> **OBJECTIVE**
Images must not appear in your copy; reproduce every other part of the records exactly.

> **TASK INPUT**
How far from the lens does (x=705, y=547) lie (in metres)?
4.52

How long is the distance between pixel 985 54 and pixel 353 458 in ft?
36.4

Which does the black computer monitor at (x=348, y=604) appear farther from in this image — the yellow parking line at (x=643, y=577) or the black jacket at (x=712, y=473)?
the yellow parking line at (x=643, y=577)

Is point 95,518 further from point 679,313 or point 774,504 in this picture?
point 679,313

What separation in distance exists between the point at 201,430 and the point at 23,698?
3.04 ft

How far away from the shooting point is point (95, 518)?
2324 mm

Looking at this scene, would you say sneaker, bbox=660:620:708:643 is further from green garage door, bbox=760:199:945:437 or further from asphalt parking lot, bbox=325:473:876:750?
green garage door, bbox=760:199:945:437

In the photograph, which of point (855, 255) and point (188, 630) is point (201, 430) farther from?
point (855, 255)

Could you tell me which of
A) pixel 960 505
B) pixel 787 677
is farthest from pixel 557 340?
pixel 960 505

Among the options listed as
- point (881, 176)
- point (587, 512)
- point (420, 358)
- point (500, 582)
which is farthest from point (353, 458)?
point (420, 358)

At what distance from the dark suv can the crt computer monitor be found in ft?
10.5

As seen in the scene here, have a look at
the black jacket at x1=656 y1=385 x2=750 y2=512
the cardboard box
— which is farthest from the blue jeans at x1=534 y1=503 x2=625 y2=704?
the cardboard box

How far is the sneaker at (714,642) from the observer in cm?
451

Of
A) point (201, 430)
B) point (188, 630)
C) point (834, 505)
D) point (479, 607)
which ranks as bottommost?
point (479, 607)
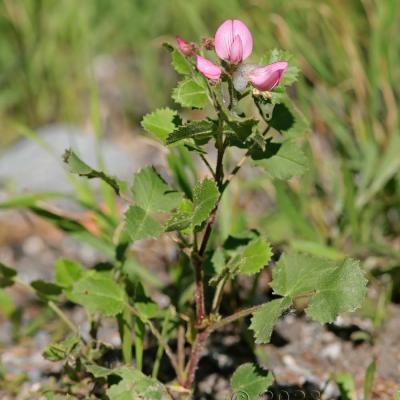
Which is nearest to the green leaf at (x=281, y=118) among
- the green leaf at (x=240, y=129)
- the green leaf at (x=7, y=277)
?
the green leaf at (x=240, y=129)

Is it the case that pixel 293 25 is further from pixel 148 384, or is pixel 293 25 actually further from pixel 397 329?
pixel 148 384

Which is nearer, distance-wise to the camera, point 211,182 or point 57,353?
point 211,182

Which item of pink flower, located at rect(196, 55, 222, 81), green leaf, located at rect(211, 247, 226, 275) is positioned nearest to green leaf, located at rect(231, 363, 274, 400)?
green leaf, located at rect(211, 247, 226, 275)

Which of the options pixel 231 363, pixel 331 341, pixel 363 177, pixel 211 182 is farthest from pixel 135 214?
pixel 363 177

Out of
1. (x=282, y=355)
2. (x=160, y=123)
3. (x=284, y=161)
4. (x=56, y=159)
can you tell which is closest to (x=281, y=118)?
(x=284, y=161)

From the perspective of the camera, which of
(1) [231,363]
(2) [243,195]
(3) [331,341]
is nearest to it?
(1) [231,363]

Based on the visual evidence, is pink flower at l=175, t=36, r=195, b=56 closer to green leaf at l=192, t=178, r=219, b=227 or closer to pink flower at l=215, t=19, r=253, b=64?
pink flower at l=215, t=19, r=253, b=64
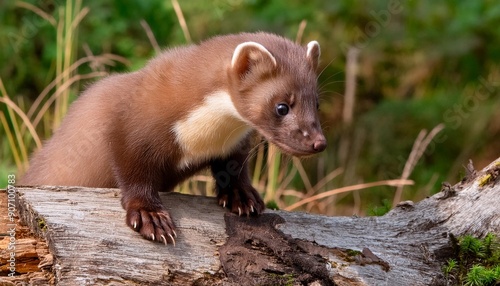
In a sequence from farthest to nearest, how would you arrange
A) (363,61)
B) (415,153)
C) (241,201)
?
(363,61), (415,153), (241,201)

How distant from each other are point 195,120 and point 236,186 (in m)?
0.56

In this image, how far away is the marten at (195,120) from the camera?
369 centimetres

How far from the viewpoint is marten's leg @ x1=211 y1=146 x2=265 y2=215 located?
4.07 metres

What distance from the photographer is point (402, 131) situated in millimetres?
8055

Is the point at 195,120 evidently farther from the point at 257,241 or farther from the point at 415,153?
the point at 415,153

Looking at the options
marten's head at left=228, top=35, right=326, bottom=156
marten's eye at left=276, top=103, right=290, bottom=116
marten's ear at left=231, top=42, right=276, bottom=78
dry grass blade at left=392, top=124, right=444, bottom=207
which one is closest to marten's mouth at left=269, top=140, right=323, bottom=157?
marten's head at left=228, top=35, right=326, bottom=156

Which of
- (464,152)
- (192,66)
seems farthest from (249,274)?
(464,152)

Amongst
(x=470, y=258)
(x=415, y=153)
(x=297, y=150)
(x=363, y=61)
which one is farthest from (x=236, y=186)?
(x=363, y=61)

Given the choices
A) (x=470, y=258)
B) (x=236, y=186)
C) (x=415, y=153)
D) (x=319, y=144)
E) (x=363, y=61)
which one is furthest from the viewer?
(x=363, y=61)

> **PROBLEM SOLUTION**
How far from the lens does (x=705, y=547) lie (in metres)?
4.52

How long is the distance between pixel 985 54 and pixel 353 458 in ft?
36.4

Which does the black computer monitor at (x=348, y=604) appear farther from in this image — the yellow parking line at (x=643, y=577) or the black jacket at (x=712, y=473)?
the yellow parking line at (x=643, y=577)

Is point 95,518 further from point 679,313 or point 774,504 in this picture?
point 679,313

What separation in distance exists between the point at 201,430 and the point at 23,698?
3.04 ft

How far away from the shooting point is point (95, 518)?
2324 mm

Looking at this scene, would you say sneaker, bbox=660:620:708:643 is further from green garage door, bbox=760:199:945:437 or further from asphalt parking lot, bbox=325:473:876:750?
green garage door, bbox=760:199:945:437

In the photograph, which of point (855, 255) and point (188, 630) is point (201, 430) farther from?
point (855, 255)

Could you tell me which of
A) pixel 960 505
B) pixel 787 677
is farthest from pixel 557 340?
pixel 960 505

Among the options listed as
- point (881, 176)
- point (587, 512)
- point (420, 358)
- point (500, 582)
which is farthest from point (353, 458)?
point (420, 358)

At what distance from the dark suv can the crt computer monitor be found in ft?
10.5

As seen in the scene here, have a look at
the black jacket at x1=656 y1=385 x2=750 y2=512
the cardboard box
— which is farthest from the blue jeans at x1=534 y1=503 x2=625 y2=704?
the cardboard box

How far is the sneaker at (714,642) from the observer in cm?
451

Of
A) point (201, 430)
B) point (188, 630)
C) point (834, 505)
D) point (479, 607)
which ranks as bottommost?
point (479, 607)
Which is nearest to the green leaf at (x=281, y=118) among
- the green leaf at (x=240, y=129)
- the green leaf at (x=7, y=277)
?
the green leaf at (x=240, y=129)

Is it the case that pixel 293 25 is further from pixel 148 384, or is pixel 293 25 actually further from pixel 397 329?
pixel 148 384

Which is nearer, distance-wise to the camera, point 211,182 or point 57,353?
point 211,182

Which item of pink flower, located at rect(196, 55, 222, 81), green leaf, located at rect(211, 247, 226, 275) is positioned nearest to green leaf, located at rect(231, 363, 274, 400)?
green leaf, located at rect(211, 247, 226, 275)

Which of the options pixel 231 363, pixel 331 341, pixel 363 177, pixel 211 182 is farthest from pixel 135 214?
pixel 363 177

Out of
1. (x=282, y=355)
2. (x=160, y=123)
3. (x=284, y=161)
4. (x=56, y=159)
can you tell which is closest to (x=281, y=118)?
(x=284, y=161)

From the perspective of the camera, which of
(1) [231,363]
(2) [243,195]
(3) [331,341]
is nearest to it?
(1) [231,363]

Based on the visual evidence, is pink flower at l=175, t=36, r=195, b=56 closer to green leaf at l=192, t=178, r=219, b=227 or closer to pink flower at l=215, t=19, r=253, b=64?
pink flower at l=215, t=19, r=253, b=64
In a sequence from farthest to nearest, how would you arrange
A) (363,61)
B) (415,153)
C) (241,201)
?
(363,61), (415,153), (241,201)

How distant from each other are point 195,120 and point 236,186 (in m)?
0.56

In this image, how far away is the marten at (195,120) from the camera?
369 centimetres

How far from the viewpoint is marten's leg @ x1=211 y1=146 x2=265 y2=215 located?
4.07 metres

What distance from the photographer is point (402, 131) situated in millimetres?
8055

Is the point at 195,120 evidently farther from the point at 257,241 or farther from the point at 415,153?
the point at 415,153

Looking at the options
marten's head at left=228, top=35, right=326, bottom=156
marten's eye at left=276, top=103, right=290, bottom=116
marten's ear at left=231, top=42, right=276, bottom=78
dry grass blade at left=392, top=124, right=444, bottom=207
which one is closest to marten's mouth at left=269, top=140, right=323, bottom=157?
marten's head at left=228, top=35, right=326, bottom=156

Which of
- (464,152)
- (192,66)
seems farthest from (249,274)?
(464,152)

Amongst
(x=470, y=258)
(x=415, y=153)
(x=297, y=150)
(x=363, y=61)
which one is farthest from (x=236, y=186)?
(x=363, y=61)

Given the choices
A) (x=470, y=258)
B) (x=236, y=186)
C) (x=415, y=153)
D) (x=319, y=144)
E) (x=363, y=61)
which one is furthest from the viewer?
(x=363, y=61)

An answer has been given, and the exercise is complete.